--- Record extracts ---
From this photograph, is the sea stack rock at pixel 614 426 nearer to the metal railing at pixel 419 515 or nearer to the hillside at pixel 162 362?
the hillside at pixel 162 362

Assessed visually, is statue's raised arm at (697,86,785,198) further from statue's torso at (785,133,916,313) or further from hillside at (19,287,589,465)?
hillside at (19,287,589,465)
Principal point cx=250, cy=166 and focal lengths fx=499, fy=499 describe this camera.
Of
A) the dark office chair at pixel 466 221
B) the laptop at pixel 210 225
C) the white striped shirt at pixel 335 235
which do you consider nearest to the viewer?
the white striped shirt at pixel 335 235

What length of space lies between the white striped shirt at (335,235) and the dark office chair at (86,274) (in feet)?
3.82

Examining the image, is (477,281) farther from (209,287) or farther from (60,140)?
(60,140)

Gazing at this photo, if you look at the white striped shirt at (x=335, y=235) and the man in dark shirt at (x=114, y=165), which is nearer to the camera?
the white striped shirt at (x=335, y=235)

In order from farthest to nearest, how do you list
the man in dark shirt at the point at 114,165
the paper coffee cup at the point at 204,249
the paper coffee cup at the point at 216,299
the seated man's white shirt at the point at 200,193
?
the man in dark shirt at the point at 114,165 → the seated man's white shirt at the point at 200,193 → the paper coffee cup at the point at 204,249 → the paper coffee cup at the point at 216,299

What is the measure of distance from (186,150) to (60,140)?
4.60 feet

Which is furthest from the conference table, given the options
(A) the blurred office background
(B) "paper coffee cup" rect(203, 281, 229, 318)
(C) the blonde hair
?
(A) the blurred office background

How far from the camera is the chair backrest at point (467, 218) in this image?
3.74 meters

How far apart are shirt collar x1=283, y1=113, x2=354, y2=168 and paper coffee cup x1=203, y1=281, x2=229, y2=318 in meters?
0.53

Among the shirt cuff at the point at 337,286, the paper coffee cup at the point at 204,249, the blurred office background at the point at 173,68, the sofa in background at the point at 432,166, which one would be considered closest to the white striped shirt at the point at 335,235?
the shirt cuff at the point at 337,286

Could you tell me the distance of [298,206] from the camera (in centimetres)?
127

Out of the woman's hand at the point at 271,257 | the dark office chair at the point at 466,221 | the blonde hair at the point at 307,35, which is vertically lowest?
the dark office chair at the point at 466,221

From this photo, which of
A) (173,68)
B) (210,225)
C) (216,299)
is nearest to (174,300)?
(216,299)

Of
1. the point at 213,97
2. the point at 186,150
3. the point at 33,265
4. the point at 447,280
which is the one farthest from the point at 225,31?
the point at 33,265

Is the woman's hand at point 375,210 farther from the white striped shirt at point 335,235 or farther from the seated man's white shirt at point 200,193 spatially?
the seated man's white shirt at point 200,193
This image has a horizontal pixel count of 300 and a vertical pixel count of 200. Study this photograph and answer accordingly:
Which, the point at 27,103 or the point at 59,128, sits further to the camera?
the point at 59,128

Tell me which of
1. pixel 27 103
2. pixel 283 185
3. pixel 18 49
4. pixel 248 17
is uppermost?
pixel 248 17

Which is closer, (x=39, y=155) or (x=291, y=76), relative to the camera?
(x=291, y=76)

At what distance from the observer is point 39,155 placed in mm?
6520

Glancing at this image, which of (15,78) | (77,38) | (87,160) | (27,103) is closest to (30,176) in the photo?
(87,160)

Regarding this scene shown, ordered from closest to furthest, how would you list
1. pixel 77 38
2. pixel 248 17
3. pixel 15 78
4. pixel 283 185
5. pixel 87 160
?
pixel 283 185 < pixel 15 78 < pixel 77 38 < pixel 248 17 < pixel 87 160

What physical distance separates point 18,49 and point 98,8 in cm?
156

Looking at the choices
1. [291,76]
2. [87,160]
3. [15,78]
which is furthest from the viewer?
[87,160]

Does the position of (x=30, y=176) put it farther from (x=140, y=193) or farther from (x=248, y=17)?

--- Challenge ---
Extract the full set of entries word for word.

--- Expected output ---
From this photograph, is the sea stack rock at pixel 614 426 nearer to the metal railing at pixel 419 515 or nearer to the hillside at pixel 162 362?
the hillside at pixel 162 362

Assessed visually, is statue's raised arm at (697,86,785,198) further from statue's torso at (785,133,916,313) or further from hillside at (19,287,589,465)?
hillside at (19,287,589,465)
Principal point cx=250, cy=166 and focal lengths fx=499, fy=499 describe this camera.
Of
A) the dark office chair at pixel 466 221
B) the laptop at pixel 210 225
C) the white striped shirt at pixel 335 235
which do you consider nearest to the viewer?
the white striped shirt at pixel 335 235

What length of space lies between the white striped shirt at (335,235) and the dark office chair at (86,274) (in feet)?
3.82

Examining the image, is (477,281) farther from (209,287) or farther from (60,140)?
(60,140)

Gazing at this photo, if you look at the white striped shirt at (x=335, y=235) and the man in dark shirt at (x=114, y=165), which is nearer to the camera?
the white striped shirt at (x=335, y=235)

In order from farthest to nearest, how do you list
the man in dark shirt at the point at 114,165
the paper coffee cup at the point at 204,249
the paper coffee cup at the point at 216,299
the seated man's white shirt at the point at 200,193
?
the man in dark shirt at the point at 114,165 → the seated man's white shirt at the point at 200,193 → the paper coffee cup at the point at 204,249 → the paper coffee cup at the point at 216,299

What is the measure of distance from (186,150) to (60,140)?
4.60 feet

Which is furthest from the conference table, given the options
(A) the blurred office background
(B) "paper coffee cup" rect(203, 281, 229, 318)
(C) the blonde hair
?
(A) the blurred office background

How far from the camera is the chair backrest at point (467, 218) in this image?
3.74 meters

How far apart are shirt collar x1=283, y1=113, x2=354, y2=168 and paper coffee cup x1=203, y1=281, x2=229, y2=318 in meters?
0.53

Among the shirt cuff at the point at 337,286, the paper coffee cup at the point at 204,249, the blurred office background at the point at 173,68, the sofa in background at the point at 432,166, which one would be considered closest to the white striped shirt at the point at 335,235?
the shirt cuff at the point at 337,286

Could you tell me the distance of [298,206] from the camera (in centimetres)?
127

Out of the woman's hand at the point at 271,257 | the dark office chair at the point at 466,221 | the blonde hair at the point at 307,35, which is vertically lowest?
the dark office chair at the point at 466,221

From this photo, which of
A) (173,68)
B) (210,225)
C) (216,299)
is nearest to (174,300)?
(216,299)

Of
1. the point at 213,97
2. the point at 186,150
3. the point at 33,265
4. the point at 447,280
which is the one farthest from the point at 225,31?
the point at 33,265

Is the woman's hand at point 375,210 farther from the white striped shirt at point 335,235 or farther from the seated man's white shirt at point 200,193 spatially?
the seated man's white shirt at point 200,193
This image has a horizontal pixel count of 300 and a vertical pixel count of 200. Study this photograph and answer accordingly:
Which, the point at 27,103 or the point at 59,128, sits further to the camera?
the point at 59,128

Tell me which of
1. pixel 27 103
2. pixel 283 185
3. pixel 18 49
4. pixel 248 17
is uppermost?
pixel 248 17

Which is closer, (x=39, y=155) or (x=291, y=76), relative to the camera?
(x=291, y=76)

At what distance from the observer is point 39,155 placed in mm?
6520

Glancing at this image, which of (15,78) | (77,38) | (87,160) | (27,103) is closest to (30,176) in the photo?
(87,160)

Regarding this scene shown, ordered from closest to furthest, how would you list
1. pixel 77 38
2. pixel 248 17
3. pixel 15 78
4. pixel 283 185
5. pixel 87 160
?
pixel 283 185 < pixel 15 78 < pixel 77 38 < pixel 248 17 < pixel 87 160

What physical distance separates point 18,49 and point 98,8 in cm?
156

Looking at the choices
1. [291,76]
2. [87,160]
3. [15,78]
which is furthest from the viewer?
[87,160]

Does the position of (x=30, y=176) put it farther from (x=140, y=193) or farther from (x=248, y=17)?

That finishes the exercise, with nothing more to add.